Mas o que o seduziu na ideia de museu e, em concreto, no Museu da Revolução que há em Maputo?
Um museu é um conceito muito apelativo, é onde estão organizadas as ruínas do passado. O que significa que, em primeiro lugar, é preciso identificar essas ruínas e, em segundo, decidir como as encadear, o que nunca é uma escolha inocente. Está-se a contar uma história, cujo título por norma aparece no nome do museu. Nesse sentido, também é um espaço de poder.
Qual é a história que se conta no Museu da Revolução?

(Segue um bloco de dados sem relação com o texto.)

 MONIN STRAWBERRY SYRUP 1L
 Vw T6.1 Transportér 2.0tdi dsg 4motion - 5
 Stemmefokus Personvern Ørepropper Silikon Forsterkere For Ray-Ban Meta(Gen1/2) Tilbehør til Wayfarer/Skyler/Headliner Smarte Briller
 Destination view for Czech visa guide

A da Libertação e da Independência. Mas é um museu que tem questões muito específicas. A primeira é ter sido privatizado e pertencer hoje a um partido, à Frelimo, o que é um facto extraordinário. Houve até um responsável que disse qualquer coisa como o museu não é do povo, é do partido, outro facto espantoso. Há ainda outa dimensão curiosa em toda esta história: o museu encerrou há uns anos e nunca mais abriu.

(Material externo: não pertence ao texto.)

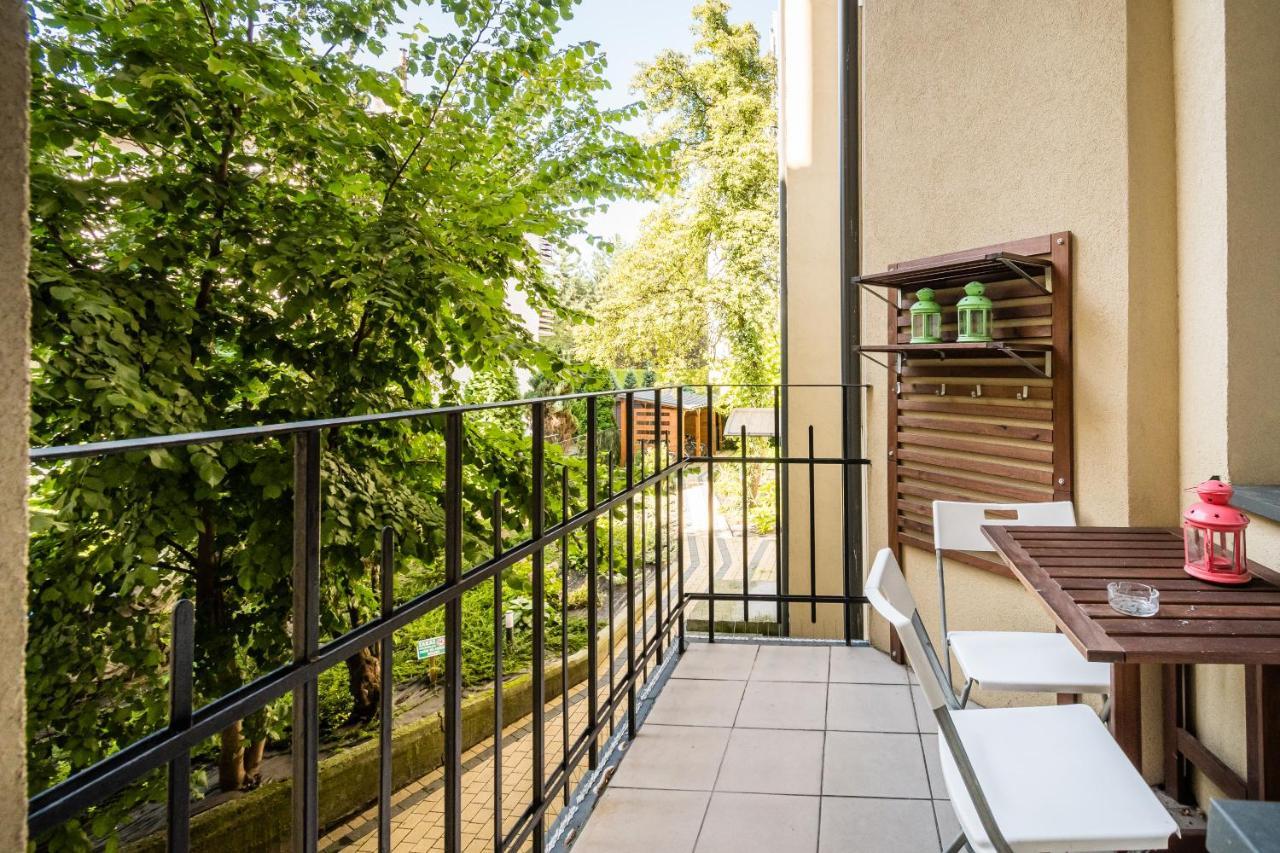 Apartament Glamour Konarskiego Wawelofts Krakow Dış mekan fotoğraf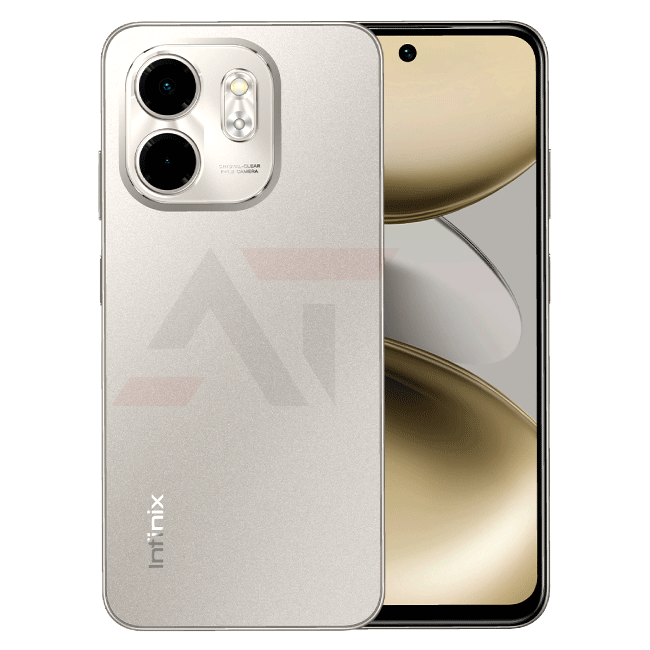 Infinix%20Smart%209%20HD%204/64GB%20Storage,%2013MP%20Camera,%205000mAh%20Battery,%206.7"%20120Hz%20Display,%20Android%2014%20(Go%20Edition),%20Dual%20SIM,%20Side%20Fingerprint,%204G%20LTE,%20IP54%20Splash%20Resistant%20-%20Image%203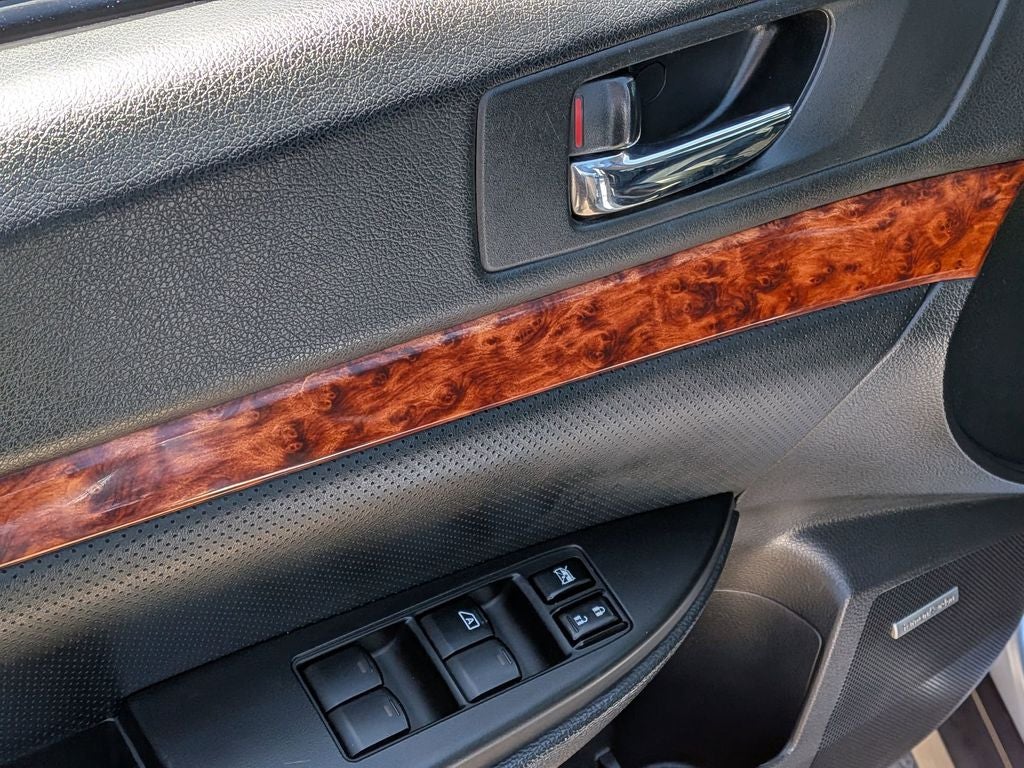 2011 Subaru Outback 2.5i Limited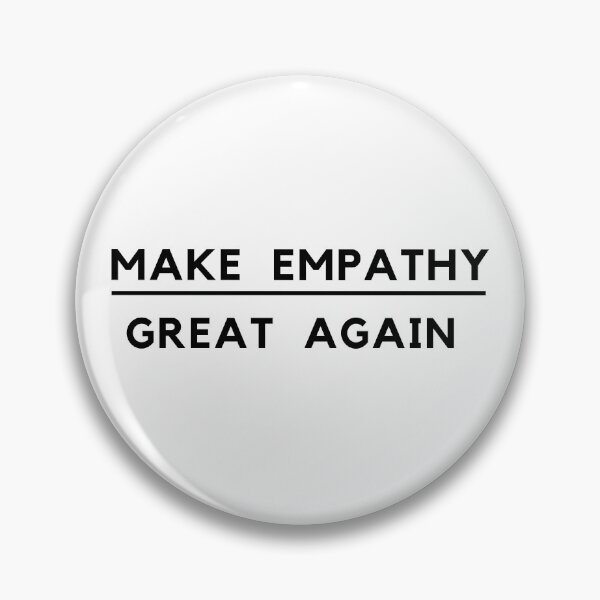 Item preview, Make Empathy Great Again designed and sold by Yasdey Rojas.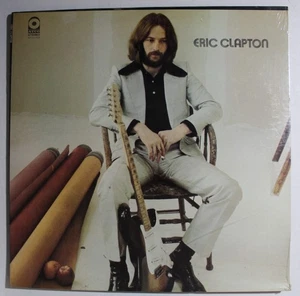 Eric Clapton - SELF TITLED - Vinyl LP 1970 ATCO  SEALED SD 33-329 - Picture 1 of 2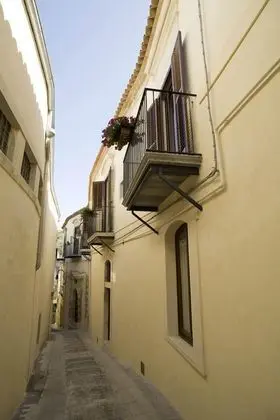 Le Magnolie Hotel Modica - Dış Mekan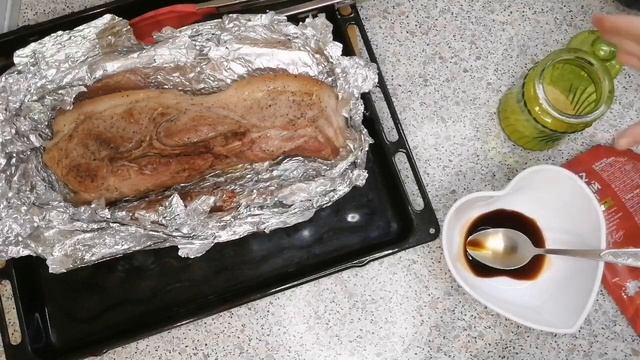 Как вкусно приготовить мясо. Очень вкусный ужин. смотреть онлайн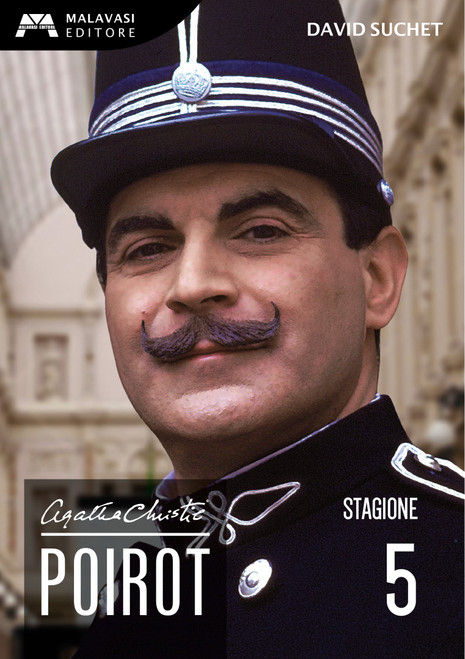 poirot - stagione 05 (2 dvd) () box set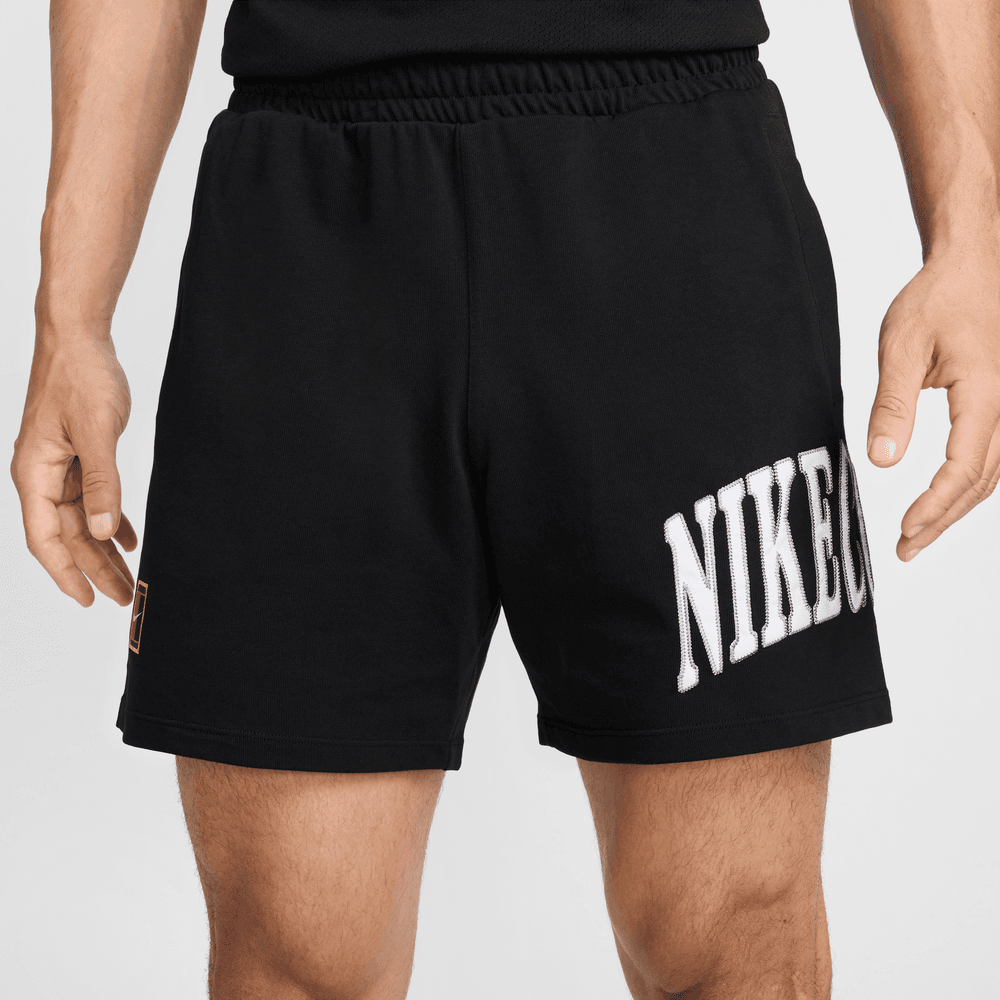 NikeCourt Heritage 15 cm Erkek Tenis Şortu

Não foi dada nenhuma explicação?
Nunca se diz que o fecho é definitivo, é mais a ideia “o programa segue dentro de momento” ou o “volto já” das lojas, que no entanto se prolonga. Depois da Toyota Hiace, esta foi outra peça que tirei das reservas, como lhe chamou, ou da arca, como costumo dizer. Mais tarde encontrei um texto de um escritor sul-africano, P.R. Anderson, que de passagem por Maputo visitou o museu.
Que também cita no romance.
Sim. É um texto breve, de duas páginas, que saiu numa revista secundária sul-africana. O que chamou a minha atenção foi a sua incapacidade para entender o que via. Feito com o apoio dos norte-coreanos, nas representações da luta e da resistência só há pessoas sorridentes, com roupa impecável e a caminhar com flores. A confusão do escritor foi maior quando se deparou com uma concentração de Magermanes, os trabalhadores emigrantes que prestaram serviço na Alemanha Socialista, embora na altura se chamasse formação, e que então reclamavam a parte dos salários que diziam estar retida pelo Governo.

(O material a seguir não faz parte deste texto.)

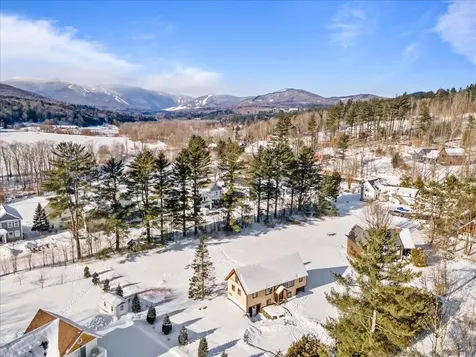 78 Strom Farm Lane Stowe VT 05672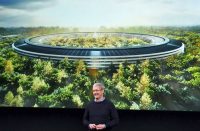 Apple joins Amazon, Google and Facebook in AI research group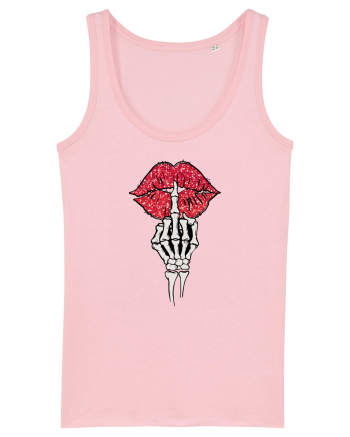 One Kiss Cotton Pink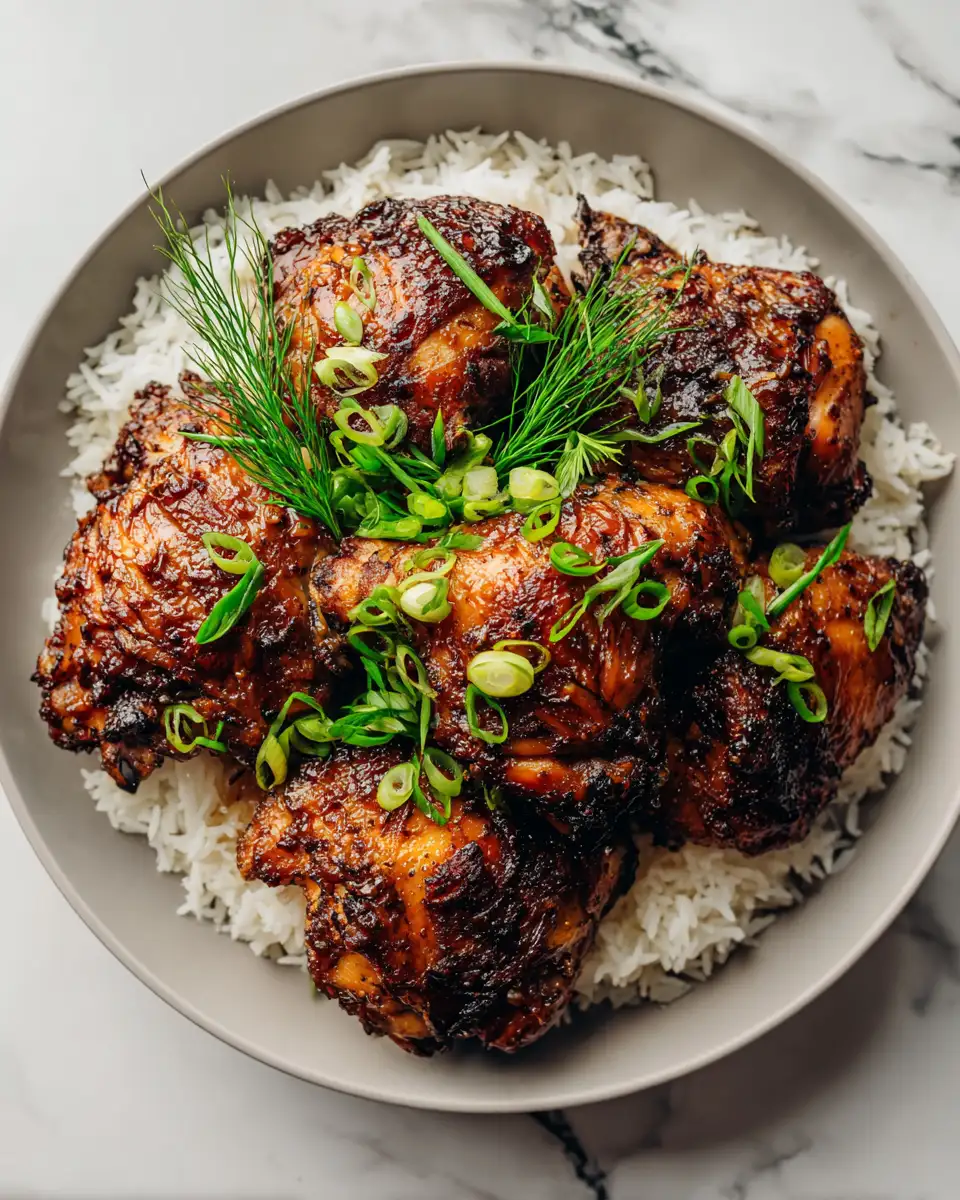 Best Recipe for Baked Huli Huli Chicken That Will Wow Your Taste Buds - Featured Image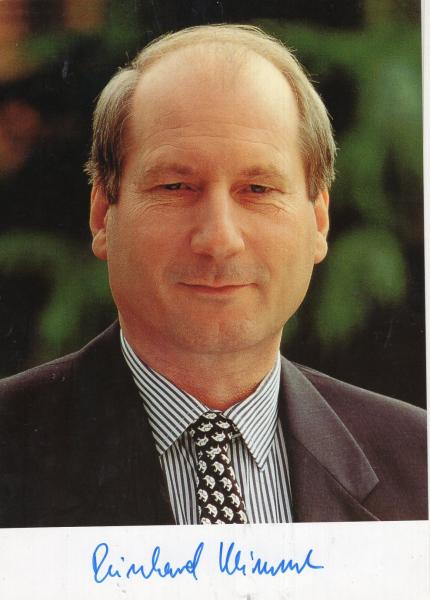 Klimmt, Reinhard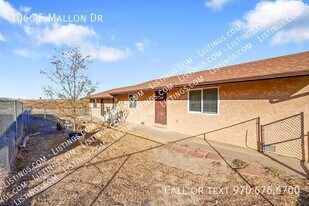 1066 E Mallon Dr in Pueblo, CO - Building Photo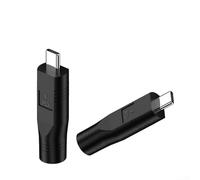 Zilimontt Câble adaptateur USB C vers CC avec Ethernet 100 W PD 20 V pour Starlink Mini conçu pour un approvisionnement stable et sécurisé (2 m)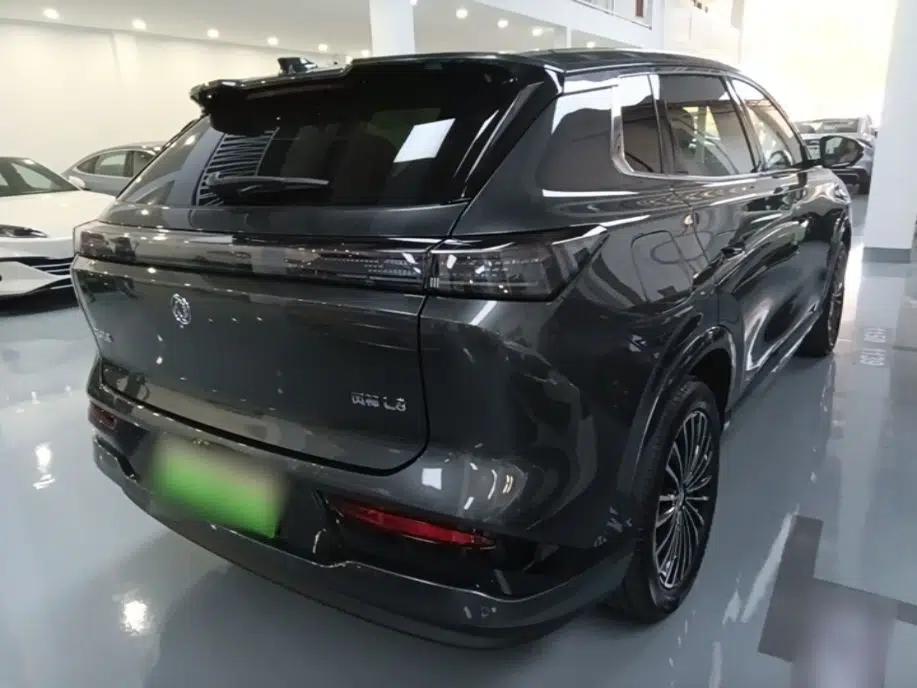 Dongfeng Aeolus L8 2025 Model 185KM Dream Edition — миниатюра 6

Ao puxar um fio ia dar sempre a outro.
Exatamente. Aliás, essa reinvindicação dos Magermanes, como ficaram conhecidos, é igual à que, durante o período colonial, vários trabalhadores das minas de ouro da África do Sul e da Rodésia fizeram. Também diziam que parte do salário tinha ficado retido e que era pago, em ouro, ao estado português. Era o mesmo problema, mas distorcido.
Mudaram os tempos, mas a História repete-se.
É esse, aliás, o sentido que procuro nos romances. Interessa-me tratar a guerra como ela é sentida, e não como uma coisa arrumada no tempo. Para os estudos académicos, primeiro veio a Guerra Colonial e depois a Guerra Civil. Mas para muitas pessoas elas estão misturadas, os diferentes conflitos existem ao mesmo tempo pela via da memória, expressando-se, claro, de maneiras diferentes. E também há protagonistas de uma guerra que, com outros papéis, aparecem na seguinte.
No romance, tudo o que conta é desencadeado por uma viagem. Como encontrou esse elo de ligação?
Foi outro acaso, embora verdadeiro. Soube de uma excursão a Moçambique que estava a ser organizada por ex-combatentes a que se juntou uma mulher da Beira, que saíra de Moçambique depois da Independência. Ao ver o anúncio da viagem na internet decidir ir atrás da mãe e escavar o passado. Este turismo da memória, esta viagem a um passado que continua por vários meios, pareceu-me muito sugestiva. Escrever é roubar da realidade.
“Uma história é tanto mais perfeita quanto mais se aproxima da realidade”, chega-se a dizer no romance…
Esse é o jogo que o narrador tem com Jei-Jei, uma das personagens principais. Contam histórias para viver histórias reais e para inventar outras que lhes permitem, e a mim também, unir pontas, propor uma explicação para o que não tem uma.
É uma tentativa de dar sentido às muitas incertezas do passado, do presente e do futuro?
Sim, porque têm consciência de que vivem um momento de transição, que a História nos ensina serem dos mais ricos. Carregam sinais do que vem de trás e do que já se anuncia. Mais uma vez, a separação académica, muitas vezes, não permite explorar esta dimensão. A incerteza em relação ao que se viveu é importante porque mostra como o passado é muitas vezes uma assombração, uma presença.
Tem também um longo percurso no ensino e na investigação no campo da História. A ficção dá-lhe o lado mais humano?
Os historiadores dão muitos tiros nos pés, caem na armadilha que constroem. Mas também se consegue chegar ao lado humano na história. Gosto muito do trabalho de historiadores como Carlo Ginzburg, que se foca na micro-história, procura chegar à experiência do indivíduo, tentando reconstruir percursos e itinerários. Neste sentido, é quase um ponto de encontro, uma terra cinzenta, onde a história e a ficção se cruzam. É muito interessante vaguear por essas zonas e perceber o que se pode colher.
A sua ficção é a sua micro-história?
Num certo sentido, sim. Mas a ficção, ao contrário da História, não tem compromisso com a verdade, só com as pessoas. A arte, como se sabe, não serve para nada. Nasce do livre arbítrio. A literatura não serve para afirmar pontos de vista ou mensagens. Exprime o que o autor procurou dizer e talvez seja capaz de criar pequenos espaços de atenção para quem queira parar um pouco nessas páginas. É um espaço de resistência, em particular, de resistência das formas antigas, como a história, o livro, a leitura. A tese do que vem depois é melhor do que veio antes dá muito que pensar.
É uma ilusão?
Pode ser, e sei que há um risco de o meu discurso ser confundido com conservadorismo. É preciso olhar com lucidez para o que se ganha e o que se perde. A literatura é um jogo de dar conta do que foi feito antes, é um exercício de cultura, com os seus códigos e regras, e uma tentativa de se inovar a partir do estranhamento, de um novo olhar lançado a realidades conhecidas.